Task requirements:
#1 Write out a passage from the forum thread on a Khorne Lord build, starting at the words "Yeah I have" and ending after "vanilla space marines.".
#2 Carry on the forum thread about a Khorne Lord build from the point where it stops.

Reading passage:
□ □ □ □

# Khorne Lord Build



## Mr.Juggernaught (Nov 16, 2010)

I am starting a Khorne themed army and for my HQ I will be either using a daemon prince with wings and warptime or a chaos lord with mark of Khorne, Juggernaut and a daemon weapon.

Please tell what you think of this build and what i should change with him.


----------



## LukeValantine (Dec 2, 2008)

Just take lightning claws on the lord, its more dependable and on average you will get just as many kills as a average roll of 5-7 on the daemon weapon.


----------



## Deathscythe4722 (Jul 18, 2010)

I second the Lightning Claws. The re-rolls to wound will benefit you almost as much as the +2d6, without the risk of horribly killing yourself and being useless. Costs less too, which is always a plus.

Also, i'd remove the Juggernaut. That prevents him from riding in transports, and footslogging Chaos Lords = dead Chaos Lords.


----------



## Mr.Juggernaught (Nov 16, 2010)

Yeah I have a lord with lightning claws already if it doesn't work too well. I guess I will just use him in big games with a hundred kids that just play vanilla space marines.


----------



## bishop5 (Jan 28, 2008)

Daemon Prince every time...


----------



## Wolf_Lord_Skoll (Jun 9, 2008)

bishop5 said:


> Daemon Prince every time...


Not with just a Mark of Khorne...

Better off being Unmarked with Warptime and call him Khorne.


----------



## LukeValantine (Dec 2, 2008)

Still in a fun game a Lord on Juggernaut running forward with a 20 man berzerker body guard would be a hell of a sight.


----------



## LordWaffles (Jan 15, 2008)

LukeValantine said:


> Still in a fun game a Lord on Juggernaut running forward with a 20 man berzerker body guard would be a hell of a sight.


Until a guard blood or wolf player hit the field and shits all over the nicely painted, very fluffy unit.

I hate this game sometimes.

I mean really the entire unit is all of three battle cannon shots away from oblivion, even the lord.


----------



## kharn-the-betrayer (Jul 16, 2010)

LukeValantine said:


> Still in a fun game a Lord on Juggernaut running forward with a 20 man berzerker body guard would be a hell of a sight.


Trust Me it is, until the owner of my local store started guard allied with grey knights, it ends badly.


----------



## Vrykolas2k (Jun 10, 2008)

Mr.Juggernaught said:


> I am starting a Khorne themed army and for my HQ I will be either using a daemon prince with wings and warptime or a chaos lord with mark of Khorne, Juggernaut and a daemon weapon.

□ □ □ □

Extracted records:
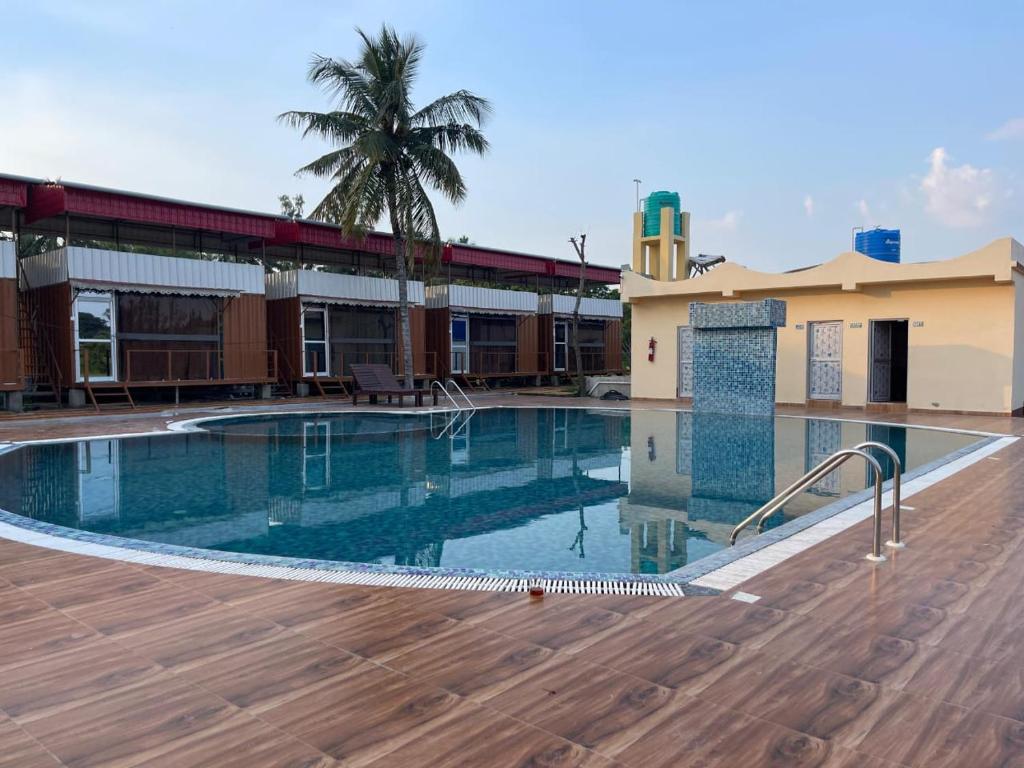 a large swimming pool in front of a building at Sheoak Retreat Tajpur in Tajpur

□ □ □ □

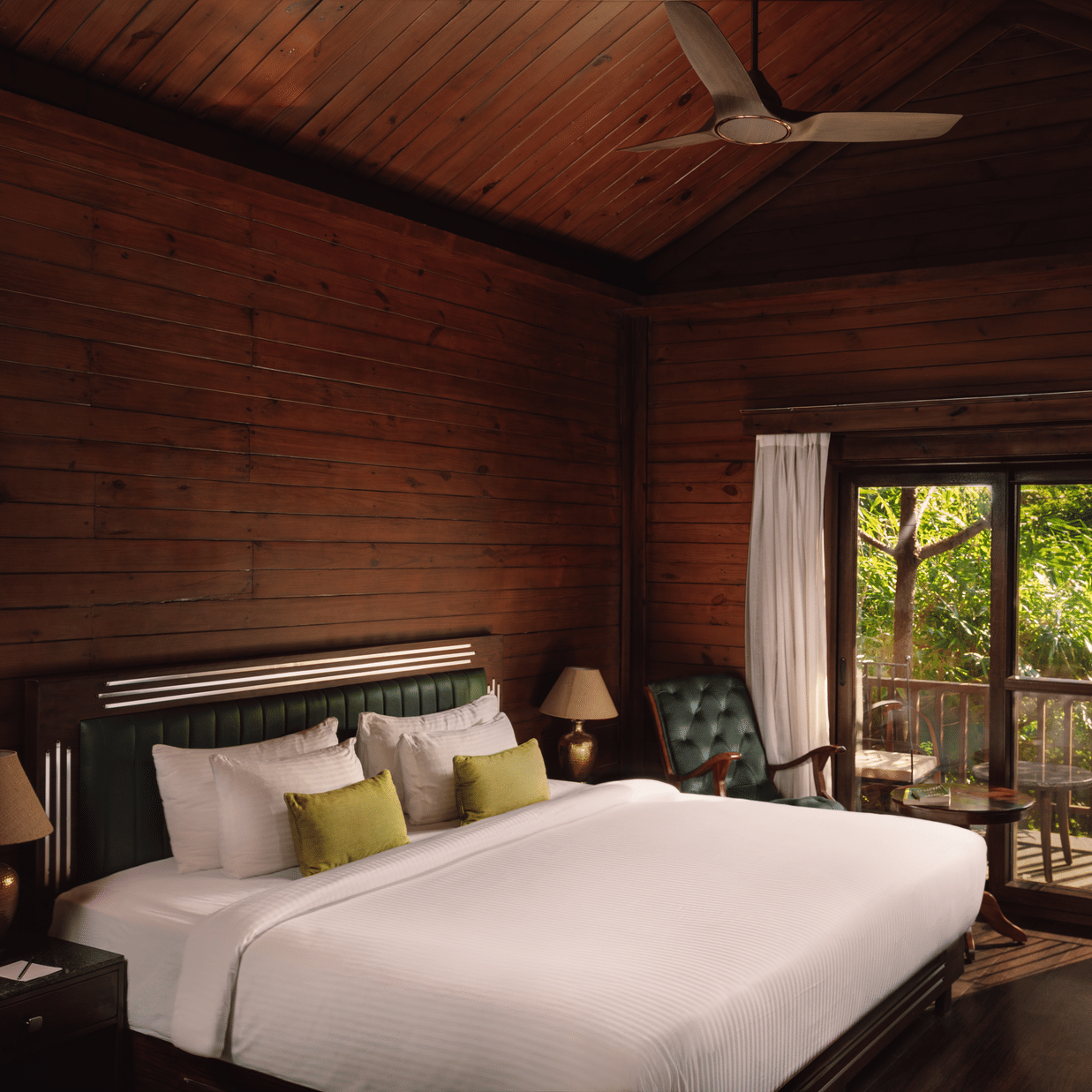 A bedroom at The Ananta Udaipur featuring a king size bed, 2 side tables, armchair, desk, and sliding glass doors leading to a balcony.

□ □ □ □

Answers to the exercises:
#1
Yeah I have a lord with lightning claws already if it doesn't work too well. I guess I will just use him in big games with a hundred kids that just play vanilla space marines.

#2
> 
> Please tell what you think of this build and what i should change with him.


Well, if it's a Khorne themed army, a psyker Daemon Prince is a lot less Khorney than one with MoK.
Which is how I run mine.
Wings are a good idea, though I don't take them, I just follow the Land Raider around and take care of those pesky Melter-using squads. Among other things.
I love Juggernaughts and Bloodfeeders; though I wish we could get the Axe of Khorne instead of the latter.
Don't forget a Plasma Pistol.


----------



## Vrykolas2k (Jun 10, 2008)

LukeValantine said:


> Just take lightning claws on the lord, its more dependable and on average you will get just as many kills as a average roll of 5-7 on the daemon weapon.


Strange, my average is 9.


----------



## ChaosRedCorsairLord (Apr 17, 2009)

I usually go with:

Lord - MoK, Pair of Lightning Claws, Combi-flamer - 140 pts

6 PW attacks on the charge with rerolls to-wound is nice. The flamer is an extra, but I've come to love it.


----------



## LordWaffles (Jan 15, 2008)

I don't use them because they're terrible.

But if you are obliged to use one in flavor of an army, use the daemon weapon so you can have stories of rolling box cars, or the more likely story of your lord being SO DEVOTED TO SLAUGHTER GOD he kills himself.


----------



## Uilleam (Nov 23, 2009)

Daemon Prince FTW! Seriously, give him Wings and Warptime. Just think of Warptime as him tapping into the Blessing of Khorne or something.

Princes are faster than lords, more resilient (they aren't gonna get sucker punched and killed by a powerfist), have higher WS S T W characteristics and they thrash tanks for cheap! Take 2 and call me in the morning as a doctor would say. You'll feel much better.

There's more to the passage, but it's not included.